The Indians executed the plan to exploit Jake Westbrook’€™s tendency to induce ground balls with near flawlessness. David Ortiz, Coco Crisp, and Manny Ramirez were the rally-killing culprits in the first, second, and sixth innings respectively.

In the first, Ortiz grounded sharply to Asdrubal Cabrera, who was camped to the right and behind of Ryan Garko at first. The wiry second baseman turned to the keystone sack where third baseman Casey Blake was stationed because of the shift and Blake then completed the circuit to first. The Red Sox outfielders’ twin killings were of a routine nature and hardly worth commenting on but for the increased consumption of Tums they precipitated.

When Boston wasn’t making more pitcher’s best friends than a high school senior with a fake ID they were finding odd ways to make outs. After Ortiz doubled with a shot off the Jake’s less formidable left field wall he was plunked by Ramirez’s grounder, erasing the designated hitter from the basepaths.

Home plate umpire Brian Gorman had neither a hitter’s or pitcher’s zone; it was roughly the shape of a four foot by one and one-half foot block of badly hacked Swiss cheese, with the holes representing Gorman’s missed calls.

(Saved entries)
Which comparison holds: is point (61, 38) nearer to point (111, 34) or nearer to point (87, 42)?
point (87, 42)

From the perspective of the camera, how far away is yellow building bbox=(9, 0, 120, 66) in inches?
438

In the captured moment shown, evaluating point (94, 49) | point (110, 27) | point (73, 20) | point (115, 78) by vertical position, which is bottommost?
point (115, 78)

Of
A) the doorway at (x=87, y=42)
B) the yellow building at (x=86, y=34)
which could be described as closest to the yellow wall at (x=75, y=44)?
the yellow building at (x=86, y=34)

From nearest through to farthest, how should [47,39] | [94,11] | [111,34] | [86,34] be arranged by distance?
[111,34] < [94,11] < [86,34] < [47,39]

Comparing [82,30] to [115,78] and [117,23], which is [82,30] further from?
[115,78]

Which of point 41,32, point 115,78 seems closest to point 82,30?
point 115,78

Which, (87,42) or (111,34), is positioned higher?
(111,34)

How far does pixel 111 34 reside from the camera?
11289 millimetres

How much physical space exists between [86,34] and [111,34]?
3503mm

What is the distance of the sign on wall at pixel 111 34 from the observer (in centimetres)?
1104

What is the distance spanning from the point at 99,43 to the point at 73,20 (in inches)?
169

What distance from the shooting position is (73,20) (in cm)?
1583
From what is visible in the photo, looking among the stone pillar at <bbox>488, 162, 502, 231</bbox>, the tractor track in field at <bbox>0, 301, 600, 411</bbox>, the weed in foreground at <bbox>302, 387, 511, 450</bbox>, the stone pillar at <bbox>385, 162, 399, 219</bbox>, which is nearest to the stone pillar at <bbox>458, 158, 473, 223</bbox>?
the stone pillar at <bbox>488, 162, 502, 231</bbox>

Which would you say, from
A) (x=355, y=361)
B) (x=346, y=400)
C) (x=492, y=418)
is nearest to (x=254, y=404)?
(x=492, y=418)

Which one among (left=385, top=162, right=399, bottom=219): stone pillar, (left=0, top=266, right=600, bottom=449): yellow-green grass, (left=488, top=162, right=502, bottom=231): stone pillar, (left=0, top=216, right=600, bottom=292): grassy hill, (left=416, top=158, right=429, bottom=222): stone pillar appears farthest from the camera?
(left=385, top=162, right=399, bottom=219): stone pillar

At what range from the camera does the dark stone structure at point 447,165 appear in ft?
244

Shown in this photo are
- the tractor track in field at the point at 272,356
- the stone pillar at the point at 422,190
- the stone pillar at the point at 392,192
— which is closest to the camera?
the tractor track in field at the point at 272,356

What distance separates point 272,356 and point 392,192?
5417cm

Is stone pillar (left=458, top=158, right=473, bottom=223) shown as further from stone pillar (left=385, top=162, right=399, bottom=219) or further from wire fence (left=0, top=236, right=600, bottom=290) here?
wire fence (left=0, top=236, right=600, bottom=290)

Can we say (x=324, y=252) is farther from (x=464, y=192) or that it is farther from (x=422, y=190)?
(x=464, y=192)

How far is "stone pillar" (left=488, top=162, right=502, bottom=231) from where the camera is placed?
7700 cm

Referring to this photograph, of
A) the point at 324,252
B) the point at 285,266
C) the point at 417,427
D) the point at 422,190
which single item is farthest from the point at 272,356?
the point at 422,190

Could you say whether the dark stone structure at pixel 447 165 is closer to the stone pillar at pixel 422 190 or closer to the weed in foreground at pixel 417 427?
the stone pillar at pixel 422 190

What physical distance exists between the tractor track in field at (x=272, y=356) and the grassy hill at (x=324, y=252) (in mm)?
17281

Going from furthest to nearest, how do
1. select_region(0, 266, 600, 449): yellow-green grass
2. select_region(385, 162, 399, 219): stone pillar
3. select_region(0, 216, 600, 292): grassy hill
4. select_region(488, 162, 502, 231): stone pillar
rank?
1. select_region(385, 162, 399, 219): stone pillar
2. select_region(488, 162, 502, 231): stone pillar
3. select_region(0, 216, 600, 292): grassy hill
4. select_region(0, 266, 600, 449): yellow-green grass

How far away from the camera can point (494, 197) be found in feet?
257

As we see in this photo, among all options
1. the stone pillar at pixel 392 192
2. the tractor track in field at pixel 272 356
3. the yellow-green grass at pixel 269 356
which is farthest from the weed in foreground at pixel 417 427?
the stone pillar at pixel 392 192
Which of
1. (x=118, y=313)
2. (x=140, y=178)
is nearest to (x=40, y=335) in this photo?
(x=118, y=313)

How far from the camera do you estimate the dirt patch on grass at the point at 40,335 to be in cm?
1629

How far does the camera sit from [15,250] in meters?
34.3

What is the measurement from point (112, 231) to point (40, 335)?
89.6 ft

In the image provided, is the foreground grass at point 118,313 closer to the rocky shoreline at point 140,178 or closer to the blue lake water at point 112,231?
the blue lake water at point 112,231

Tasks:
[1] According to the baseball game recap, which three Red Sox hitters killed rallies in the first, second, and sixth innings?
[2] Reproduce the section of the baseball game recap that runs from "When Boston wasn’t" up to and including "from the basepaths.".

Problem solutions:
[1] David Ortiz, Coco Crisp, and Manny Ramirez.

[2]
When Boston wasn’t making more pitcher’s best friends than a high school senior with a fake ID they were finding odd ways to make outs. After Ortiz doubled with a shot off the Jake’s less formidable left field wall he was plunked by Ramirez’s grounder, erasing the designated hitter from the basepaths.